Tally the lines in the records below that contain the string "Wrap", with case counting, and give only the number.

*** DATA FOR THIS EXERCISE

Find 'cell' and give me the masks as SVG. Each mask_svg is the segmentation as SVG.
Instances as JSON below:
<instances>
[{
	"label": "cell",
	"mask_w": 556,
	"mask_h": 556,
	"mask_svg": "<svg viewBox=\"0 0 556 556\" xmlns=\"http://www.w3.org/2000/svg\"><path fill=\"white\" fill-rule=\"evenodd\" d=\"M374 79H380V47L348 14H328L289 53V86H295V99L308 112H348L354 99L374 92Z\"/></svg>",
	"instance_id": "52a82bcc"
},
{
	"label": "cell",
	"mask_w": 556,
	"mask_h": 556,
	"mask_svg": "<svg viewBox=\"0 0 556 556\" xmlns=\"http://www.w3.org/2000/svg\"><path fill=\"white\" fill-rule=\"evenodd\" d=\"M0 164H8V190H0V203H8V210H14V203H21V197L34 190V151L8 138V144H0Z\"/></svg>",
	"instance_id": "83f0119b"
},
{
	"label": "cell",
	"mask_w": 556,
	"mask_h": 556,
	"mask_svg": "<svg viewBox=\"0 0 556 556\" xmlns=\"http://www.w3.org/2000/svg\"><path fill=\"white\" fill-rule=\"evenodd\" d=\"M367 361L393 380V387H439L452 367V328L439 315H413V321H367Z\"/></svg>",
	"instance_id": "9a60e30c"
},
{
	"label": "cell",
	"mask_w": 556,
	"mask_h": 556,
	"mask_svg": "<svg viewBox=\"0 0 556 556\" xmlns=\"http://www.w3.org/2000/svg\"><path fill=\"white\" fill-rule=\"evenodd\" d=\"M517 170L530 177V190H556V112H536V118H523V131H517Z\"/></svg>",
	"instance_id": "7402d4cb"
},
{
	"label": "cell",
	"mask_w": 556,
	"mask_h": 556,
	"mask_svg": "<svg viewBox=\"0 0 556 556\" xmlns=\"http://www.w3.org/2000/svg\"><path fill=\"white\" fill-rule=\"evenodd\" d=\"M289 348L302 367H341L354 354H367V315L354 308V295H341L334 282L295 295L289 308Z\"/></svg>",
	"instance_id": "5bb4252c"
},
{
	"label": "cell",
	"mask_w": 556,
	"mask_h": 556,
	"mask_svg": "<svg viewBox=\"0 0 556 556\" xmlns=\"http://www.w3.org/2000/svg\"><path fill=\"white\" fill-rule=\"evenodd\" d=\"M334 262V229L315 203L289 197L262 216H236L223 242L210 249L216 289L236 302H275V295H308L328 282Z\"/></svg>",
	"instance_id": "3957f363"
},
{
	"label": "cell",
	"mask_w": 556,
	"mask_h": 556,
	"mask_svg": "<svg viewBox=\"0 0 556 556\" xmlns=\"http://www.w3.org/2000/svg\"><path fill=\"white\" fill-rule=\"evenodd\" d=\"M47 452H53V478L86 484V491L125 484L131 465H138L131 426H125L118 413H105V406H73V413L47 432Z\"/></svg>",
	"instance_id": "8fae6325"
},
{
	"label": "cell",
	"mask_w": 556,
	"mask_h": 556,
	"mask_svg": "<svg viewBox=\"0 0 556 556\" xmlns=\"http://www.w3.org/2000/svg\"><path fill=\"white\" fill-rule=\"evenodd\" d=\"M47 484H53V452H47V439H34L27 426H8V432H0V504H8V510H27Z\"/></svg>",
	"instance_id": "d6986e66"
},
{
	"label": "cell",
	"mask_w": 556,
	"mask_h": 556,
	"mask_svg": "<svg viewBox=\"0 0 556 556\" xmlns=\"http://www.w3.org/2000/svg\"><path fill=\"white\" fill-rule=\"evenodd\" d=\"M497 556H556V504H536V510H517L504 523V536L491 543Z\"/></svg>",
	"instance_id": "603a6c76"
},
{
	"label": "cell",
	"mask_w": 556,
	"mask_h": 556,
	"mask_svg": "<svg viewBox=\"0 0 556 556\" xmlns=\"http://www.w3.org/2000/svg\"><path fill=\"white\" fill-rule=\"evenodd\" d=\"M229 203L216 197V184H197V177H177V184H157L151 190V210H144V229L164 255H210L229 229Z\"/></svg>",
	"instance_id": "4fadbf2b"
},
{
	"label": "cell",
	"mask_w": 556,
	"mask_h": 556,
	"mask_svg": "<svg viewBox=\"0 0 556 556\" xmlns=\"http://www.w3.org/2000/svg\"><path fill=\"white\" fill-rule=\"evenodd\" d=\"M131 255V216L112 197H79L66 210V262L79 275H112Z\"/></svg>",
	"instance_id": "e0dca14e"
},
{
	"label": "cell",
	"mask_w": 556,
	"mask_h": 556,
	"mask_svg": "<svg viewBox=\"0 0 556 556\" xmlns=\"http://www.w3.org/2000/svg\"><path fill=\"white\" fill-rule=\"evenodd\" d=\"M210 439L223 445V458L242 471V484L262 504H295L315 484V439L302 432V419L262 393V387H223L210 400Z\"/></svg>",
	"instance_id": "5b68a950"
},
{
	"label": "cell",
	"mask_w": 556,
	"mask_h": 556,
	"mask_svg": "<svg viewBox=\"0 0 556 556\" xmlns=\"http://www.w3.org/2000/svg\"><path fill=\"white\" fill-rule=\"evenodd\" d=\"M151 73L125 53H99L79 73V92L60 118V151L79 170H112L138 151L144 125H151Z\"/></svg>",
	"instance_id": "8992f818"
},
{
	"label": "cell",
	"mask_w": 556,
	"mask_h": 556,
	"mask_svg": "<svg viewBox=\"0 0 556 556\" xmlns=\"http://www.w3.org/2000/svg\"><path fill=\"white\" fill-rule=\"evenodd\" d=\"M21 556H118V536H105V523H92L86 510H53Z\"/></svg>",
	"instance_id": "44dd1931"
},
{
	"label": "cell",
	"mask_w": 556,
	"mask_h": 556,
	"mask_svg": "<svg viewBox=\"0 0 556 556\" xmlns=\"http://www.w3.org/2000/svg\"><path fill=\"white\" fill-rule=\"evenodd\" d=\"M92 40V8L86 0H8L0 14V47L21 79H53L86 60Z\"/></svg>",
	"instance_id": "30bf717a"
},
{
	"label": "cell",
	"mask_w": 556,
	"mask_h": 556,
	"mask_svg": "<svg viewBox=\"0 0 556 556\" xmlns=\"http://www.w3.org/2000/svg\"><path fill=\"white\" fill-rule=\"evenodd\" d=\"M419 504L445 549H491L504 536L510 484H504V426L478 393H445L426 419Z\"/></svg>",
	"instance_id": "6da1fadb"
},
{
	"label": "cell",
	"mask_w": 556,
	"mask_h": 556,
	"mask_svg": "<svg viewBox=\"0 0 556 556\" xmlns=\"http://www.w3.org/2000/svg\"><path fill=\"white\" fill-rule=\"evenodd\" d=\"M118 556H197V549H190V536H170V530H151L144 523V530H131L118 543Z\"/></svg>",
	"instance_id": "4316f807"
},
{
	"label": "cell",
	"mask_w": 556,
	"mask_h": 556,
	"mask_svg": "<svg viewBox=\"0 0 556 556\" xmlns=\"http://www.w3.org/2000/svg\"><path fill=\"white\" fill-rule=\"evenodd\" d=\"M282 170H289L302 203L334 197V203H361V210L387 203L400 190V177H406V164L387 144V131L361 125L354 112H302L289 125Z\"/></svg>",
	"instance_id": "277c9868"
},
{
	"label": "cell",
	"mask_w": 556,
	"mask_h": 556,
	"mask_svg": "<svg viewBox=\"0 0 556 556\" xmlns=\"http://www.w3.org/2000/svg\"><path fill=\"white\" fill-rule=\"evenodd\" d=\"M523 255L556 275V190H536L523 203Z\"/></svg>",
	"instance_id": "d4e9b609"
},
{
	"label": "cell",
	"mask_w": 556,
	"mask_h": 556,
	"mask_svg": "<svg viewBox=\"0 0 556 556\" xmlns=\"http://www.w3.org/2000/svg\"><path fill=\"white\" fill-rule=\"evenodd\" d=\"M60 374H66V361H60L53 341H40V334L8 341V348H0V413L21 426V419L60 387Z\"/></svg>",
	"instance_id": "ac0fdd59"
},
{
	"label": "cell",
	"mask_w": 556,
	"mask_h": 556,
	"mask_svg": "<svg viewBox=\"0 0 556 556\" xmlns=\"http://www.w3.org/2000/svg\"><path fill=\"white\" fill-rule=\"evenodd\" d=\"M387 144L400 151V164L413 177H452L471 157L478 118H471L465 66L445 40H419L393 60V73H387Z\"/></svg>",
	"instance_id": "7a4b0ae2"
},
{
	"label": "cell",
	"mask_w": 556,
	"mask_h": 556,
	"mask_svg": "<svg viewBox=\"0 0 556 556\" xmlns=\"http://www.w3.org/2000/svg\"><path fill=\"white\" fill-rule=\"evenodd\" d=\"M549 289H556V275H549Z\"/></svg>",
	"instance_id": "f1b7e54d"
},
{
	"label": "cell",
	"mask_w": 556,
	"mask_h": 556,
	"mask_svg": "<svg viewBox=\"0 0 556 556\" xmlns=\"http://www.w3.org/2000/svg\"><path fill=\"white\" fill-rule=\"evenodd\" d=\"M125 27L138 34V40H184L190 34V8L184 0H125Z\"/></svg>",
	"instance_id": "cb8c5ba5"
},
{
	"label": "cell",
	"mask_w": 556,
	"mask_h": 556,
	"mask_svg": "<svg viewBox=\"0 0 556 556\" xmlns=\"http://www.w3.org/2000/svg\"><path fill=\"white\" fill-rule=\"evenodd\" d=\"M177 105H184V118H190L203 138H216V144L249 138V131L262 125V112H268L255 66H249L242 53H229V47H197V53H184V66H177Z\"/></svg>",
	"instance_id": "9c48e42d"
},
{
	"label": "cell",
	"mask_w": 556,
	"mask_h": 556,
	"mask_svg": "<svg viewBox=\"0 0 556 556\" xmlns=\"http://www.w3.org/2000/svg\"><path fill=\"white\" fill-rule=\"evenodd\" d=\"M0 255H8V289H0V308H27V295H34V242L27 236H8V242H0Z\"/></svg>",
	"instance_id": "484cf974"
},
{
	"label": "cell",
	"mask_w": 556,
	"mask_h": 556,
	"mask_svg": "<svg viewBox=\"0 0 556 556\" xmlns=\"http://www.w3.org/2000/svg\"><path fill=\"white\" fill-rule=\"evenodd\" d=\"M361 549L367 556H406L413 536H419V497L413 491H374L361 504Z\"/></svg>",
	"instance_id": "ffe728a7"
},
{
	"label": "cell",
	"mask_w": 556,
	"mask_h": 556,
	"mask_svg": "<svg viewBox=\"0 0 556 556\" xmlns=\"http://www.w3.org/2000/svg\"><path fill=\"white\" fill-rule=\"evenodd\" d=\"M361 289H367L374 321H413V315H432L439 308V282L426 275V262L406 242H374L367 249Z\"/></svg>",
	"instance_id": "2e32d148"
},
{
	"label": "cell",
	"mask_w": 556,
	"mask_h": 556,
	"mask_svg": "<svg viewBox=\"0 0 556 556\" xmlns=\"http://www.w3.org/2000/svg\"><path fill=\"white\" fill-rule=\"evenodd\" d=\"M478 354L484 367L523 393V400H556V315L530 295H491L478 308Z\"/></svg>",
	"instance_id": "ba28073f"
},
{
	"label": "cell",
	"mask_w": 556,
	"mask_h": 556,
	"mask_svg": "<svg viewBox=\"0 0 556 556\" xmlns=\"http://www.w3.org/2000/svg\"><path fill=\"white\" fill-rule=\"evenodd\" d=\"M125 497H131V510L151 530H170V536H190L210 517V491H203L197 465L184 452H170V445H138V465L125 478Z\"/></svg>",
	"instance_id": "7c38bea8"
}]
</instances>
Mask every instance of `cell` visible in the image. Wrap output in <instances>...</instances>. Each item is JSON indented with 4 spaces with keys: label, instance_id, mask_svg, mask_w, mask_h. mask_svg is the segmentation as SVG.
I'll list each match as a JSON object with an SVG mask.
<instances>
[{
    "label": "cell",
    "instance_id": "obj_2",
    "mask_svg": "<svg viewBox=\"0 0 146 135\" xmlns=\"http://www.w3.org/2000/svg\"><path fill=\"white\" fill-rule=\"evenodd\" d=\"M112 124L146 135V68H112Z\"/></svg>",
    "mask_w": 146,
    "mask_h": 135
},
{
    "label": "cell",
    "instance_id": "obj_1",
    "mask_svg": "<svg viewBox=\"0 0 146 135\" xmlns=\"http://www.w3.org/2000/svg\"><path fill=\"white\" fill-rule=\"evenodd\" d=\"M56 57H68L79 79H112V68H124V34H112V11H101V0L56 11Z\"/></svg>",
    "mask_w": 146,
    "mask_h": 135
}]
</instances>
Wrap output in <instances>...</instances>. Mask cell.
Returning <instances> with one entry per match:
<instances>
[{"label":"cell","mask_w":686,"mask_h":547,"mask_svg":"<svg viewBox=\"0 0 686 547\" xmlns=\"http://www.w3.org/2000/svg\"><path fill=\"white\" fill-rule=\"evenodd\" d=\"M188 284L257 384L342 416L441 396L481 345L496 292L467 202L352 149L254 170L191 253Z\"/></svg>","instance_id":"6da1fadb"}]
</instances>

******

§ FULL OUTPUT: 2